Tourism industry seeks €1.5bn grant and ‘staycation vouchers’
Vouchers could be redeemed against domestic holiday homes
The tourism industry has called for a suite of support measures to be included in the next programme for government, including €1.5 billion in grant aid and low-cost loans and a State-funded “staycation voucher” for citizens to redeem against a holiday at home later this year.
The Irish Tourism Industry Confederation (Itic), has also called for the appointment of a dedicated minister for tourism with “significant economic clout” to lead the sector’s revival following Covid-19, as well as a 5 per cent VAT rate for the duration of the next government, which could be up to five years.
The industry employed 265,000 at its peak before the crisis hit and generated €2 billion in taxes from a revenue base of about €9 billion. Many of its workers have been laid off, however, and it is expected to have a torrid year as travel is limited and social distancing becomes the norm until a vaccine is found
“Tourism is the very definition of the free and unfettered movement of people,” said Itic. The arrival of the new coronavirus had “swiftly and mercilessly ... decimated” the industry, which Itic said is “the lifeblood of regional Ireland”.

Information shown:
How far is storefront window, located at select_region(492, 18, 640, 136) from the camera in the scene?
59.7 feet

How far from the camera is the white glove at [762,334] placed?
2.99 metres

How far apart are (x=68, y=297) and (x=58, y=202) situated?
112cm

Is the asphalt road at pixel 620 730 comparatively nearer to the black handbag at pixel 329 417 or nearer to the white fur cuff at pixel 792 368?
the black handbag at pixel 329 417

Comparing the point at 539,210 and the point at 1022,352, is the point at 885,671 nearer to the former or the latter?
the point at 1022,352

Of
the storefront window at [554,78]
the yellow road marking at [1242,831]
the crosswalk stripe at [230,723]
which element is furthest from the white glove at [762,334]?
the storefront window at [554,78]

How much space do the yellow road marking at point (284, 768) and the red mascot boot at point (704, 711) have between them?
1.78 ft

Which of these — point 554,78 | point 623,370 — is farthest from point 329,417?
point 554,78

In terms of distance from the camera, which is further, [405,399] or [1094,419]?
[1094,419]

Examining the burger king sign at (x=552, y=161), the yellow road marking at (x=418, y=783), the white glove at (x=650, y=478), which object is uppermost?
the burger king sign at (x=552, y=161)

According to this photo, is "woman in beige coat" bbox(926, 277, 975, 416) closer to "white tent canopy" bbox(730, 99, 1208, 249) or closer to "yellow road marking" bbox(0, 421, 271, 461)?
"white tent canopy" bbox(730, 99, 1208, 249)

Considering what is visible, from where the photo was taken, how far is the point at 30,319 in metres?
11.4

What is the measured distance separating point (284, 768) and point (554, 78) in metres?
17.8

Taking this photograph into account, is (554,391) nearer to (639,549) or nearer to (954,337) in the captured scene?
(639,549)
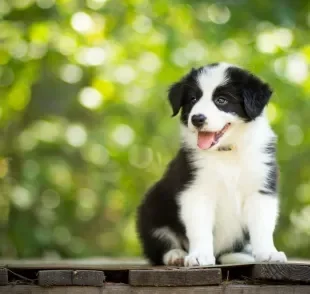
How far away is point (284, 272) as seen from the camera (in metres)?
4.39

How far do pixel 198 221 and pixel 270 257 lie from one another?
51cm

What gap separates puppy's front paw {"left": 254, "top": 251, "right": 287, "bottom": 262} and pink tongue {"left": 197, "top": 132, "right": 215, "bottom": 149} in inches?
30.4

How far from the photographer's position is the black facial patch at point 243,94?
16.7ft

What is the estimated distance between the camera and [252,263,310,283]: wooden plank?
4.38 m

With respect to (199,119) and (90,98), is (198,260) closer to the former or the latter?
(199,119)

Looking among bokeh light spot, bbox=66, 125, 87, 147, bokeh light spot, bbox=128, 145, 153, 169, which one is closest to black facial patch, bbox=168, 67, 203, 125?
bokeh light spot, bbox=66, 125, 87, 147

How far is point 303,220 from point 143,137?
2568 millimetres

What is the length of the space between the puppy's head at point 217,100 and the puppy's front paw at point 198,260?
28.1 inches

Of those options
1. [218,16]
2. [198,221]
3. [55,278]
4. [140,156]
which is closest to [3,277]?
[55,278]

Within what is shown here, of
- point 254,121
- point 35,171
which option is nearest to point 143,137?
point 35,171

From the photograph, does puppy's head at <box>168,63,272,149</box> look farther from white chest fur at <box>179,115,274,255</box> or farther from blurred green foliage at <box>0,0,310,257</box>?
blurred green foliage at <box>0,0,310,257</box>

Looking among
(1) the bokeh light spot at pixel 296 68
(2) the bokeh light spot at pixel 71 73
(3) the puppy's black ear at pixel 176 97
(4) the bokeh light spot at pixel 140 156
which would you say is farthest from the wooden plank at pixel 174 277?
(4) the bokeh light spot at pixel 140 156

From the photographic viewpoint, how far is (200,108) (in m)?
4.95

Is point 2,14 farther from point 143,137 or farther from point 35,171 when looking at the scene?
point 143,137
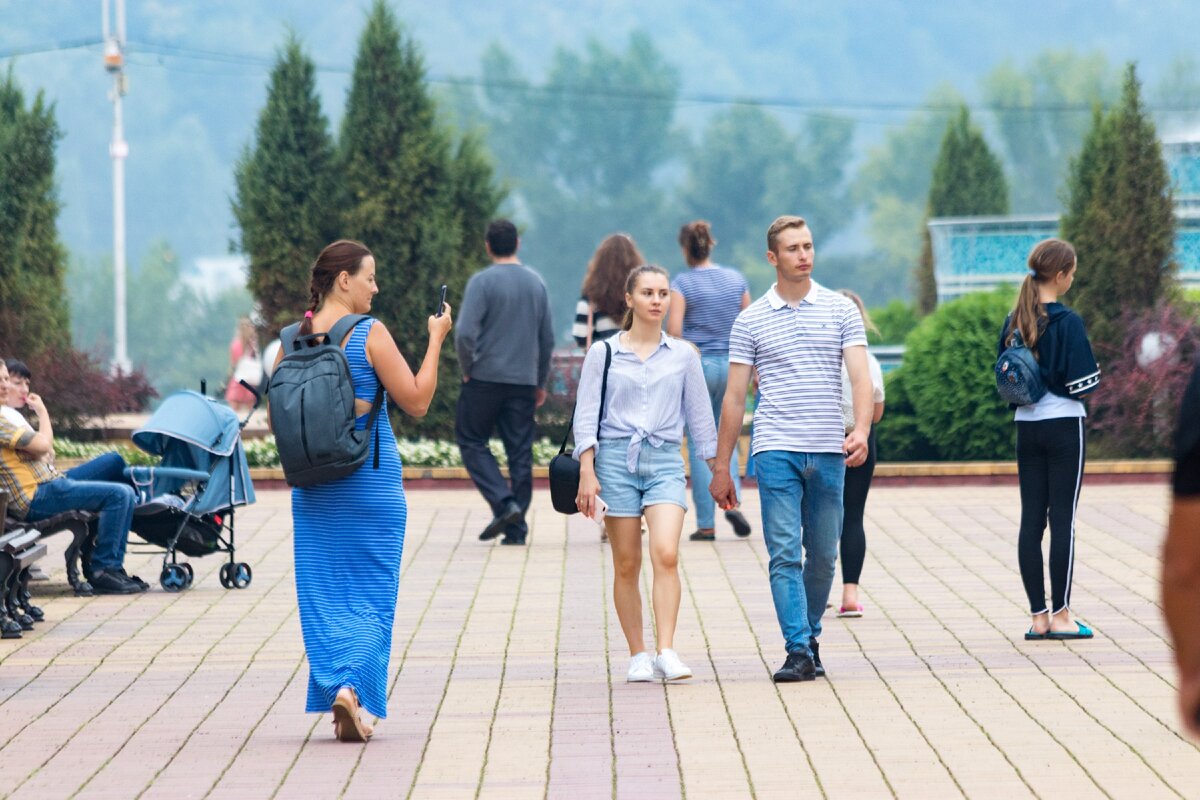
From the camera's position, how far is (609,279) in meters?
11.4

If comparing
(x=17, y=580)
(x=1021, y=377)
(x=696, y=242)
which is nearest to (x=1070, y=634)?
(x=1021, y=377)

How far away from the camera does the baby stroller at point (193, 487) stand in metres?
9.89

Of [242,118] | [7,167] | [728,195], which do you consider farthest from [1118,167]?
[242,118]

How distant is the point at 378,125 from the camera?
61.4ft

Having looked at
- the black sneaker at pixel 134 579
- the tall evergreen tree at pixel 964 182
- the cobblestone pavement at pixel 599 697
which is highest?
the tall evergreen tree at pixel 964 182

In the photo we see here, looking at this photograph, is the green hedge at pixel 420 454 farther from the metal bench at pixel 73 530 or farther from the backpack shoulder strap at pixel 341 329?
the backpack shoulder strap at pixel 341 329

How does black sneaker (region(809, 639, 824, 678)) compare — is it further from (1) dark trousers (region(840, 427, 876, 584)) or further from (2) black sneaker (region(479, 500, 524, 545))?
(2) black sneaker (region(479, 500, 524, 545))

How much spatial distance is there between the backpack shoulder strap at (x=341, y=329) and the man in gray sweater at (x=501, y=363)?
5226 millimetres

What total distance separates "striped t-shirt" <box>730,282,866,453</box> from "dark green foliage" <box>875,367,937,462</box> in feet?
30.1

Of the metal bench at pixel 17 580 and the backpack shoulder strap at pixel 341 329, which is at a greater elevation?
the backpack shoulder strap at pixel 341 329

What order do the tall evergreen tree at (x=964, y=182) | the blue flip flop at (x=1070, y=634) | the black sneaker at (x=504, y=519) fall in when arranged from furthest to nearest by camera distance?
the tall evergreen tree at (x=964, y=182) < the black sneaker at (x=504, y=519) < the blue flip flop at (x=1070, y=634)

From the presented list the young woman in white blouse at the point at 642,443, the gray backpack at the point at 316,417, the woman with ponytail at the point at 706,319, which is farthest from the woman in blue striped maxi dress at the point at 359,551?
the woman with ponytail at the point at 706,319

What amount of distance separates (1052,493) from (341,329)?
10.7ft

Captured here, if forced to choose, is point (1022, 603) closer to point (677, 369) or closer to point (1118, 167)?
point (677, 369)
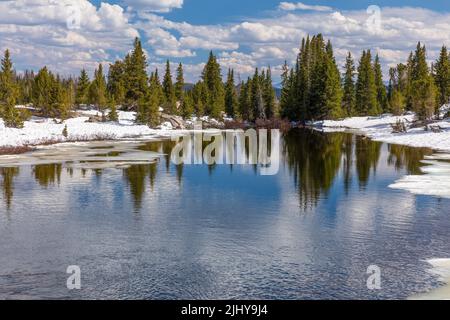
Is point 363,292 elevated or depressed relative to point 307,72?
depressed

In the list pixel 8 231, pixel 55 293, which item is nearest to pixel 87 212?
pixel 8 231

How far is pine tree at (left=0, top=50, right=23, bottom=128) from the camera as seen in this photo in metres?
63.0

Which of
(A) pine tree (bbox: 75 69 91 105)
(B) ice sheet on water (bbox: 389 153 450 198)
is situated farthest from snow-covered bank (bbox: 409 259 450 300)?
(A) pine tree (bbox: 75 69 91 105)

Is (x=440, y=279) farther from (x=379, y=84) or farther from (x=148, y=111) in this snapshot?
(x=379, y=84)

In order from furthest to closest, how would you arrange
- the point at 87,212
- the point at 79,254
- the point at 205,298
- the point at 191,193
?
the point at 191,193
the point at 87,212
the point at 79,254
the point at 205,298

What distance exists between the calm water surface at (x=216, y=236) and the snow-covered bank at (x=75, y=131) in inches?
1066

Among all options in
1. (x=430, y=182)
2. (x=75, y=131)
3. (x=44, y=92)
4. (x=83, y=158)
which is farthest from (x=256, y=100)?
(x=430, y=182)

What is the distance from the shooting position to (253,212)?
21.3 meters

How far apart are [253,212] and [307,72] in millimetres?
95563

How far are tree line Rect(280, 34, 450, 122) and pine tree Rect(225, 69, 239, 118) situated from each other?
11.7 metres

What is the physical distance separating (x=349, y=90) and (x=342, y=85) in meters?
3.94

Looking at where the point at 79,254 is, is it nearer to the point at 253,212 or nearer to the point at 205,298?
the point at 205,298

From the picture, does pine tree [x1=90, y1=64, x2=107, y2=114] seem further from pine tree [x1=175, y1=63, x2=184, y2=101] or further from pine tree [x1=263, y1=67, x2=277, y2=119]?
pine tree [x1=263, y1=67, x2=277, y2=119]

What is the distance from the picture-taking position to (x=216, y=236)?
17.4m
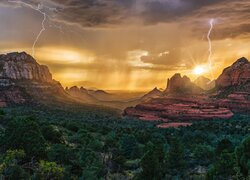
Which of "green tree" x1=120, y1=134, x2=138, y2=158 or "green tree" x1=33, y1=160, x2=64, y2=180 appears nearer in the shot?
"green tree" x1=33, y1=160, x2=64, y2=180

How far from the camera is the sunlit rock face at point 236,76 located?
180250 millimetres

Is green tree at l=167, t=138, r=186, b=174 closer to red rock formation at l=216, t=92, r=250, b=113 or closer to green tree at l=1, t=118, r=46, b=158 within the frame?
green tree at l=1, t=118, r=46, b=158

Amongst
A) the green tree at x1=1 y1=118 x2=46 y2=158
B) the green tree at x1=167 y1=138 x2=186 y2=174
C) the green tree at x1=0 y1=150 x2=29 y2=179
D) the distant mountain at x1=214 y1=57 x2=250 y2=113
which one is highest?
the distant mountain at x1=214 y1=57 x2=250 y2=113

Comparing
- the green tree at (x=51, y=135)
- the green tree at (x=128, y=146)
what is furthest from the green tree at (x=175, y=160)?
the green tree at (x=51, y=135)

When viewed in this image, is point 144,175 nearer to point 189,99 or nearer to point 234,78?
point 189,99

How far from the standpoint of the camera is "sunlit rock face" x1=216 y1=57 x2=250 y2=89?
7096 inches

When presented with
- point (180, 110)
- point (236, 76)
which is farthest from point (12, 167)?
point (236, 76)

Your assignment:
Extract the passage of the tourism article that begins at the words "Tourism industry seeks" and stops after the words "later this year.". The items have no connection to the tourism article.

Solution for this exercise:
Tourism industry seeks €1.5bn grant and ‘staycation vouchers’
Vouchers could be redeemed against domestic holiday homes
The tourism industry has called for a suite of support measures to be included in the next programme for government, including €1.5 billion in grant aid and low-cost loans and a State-funded “staycation voucher” for citizens to redeem against a holiday at home later this year.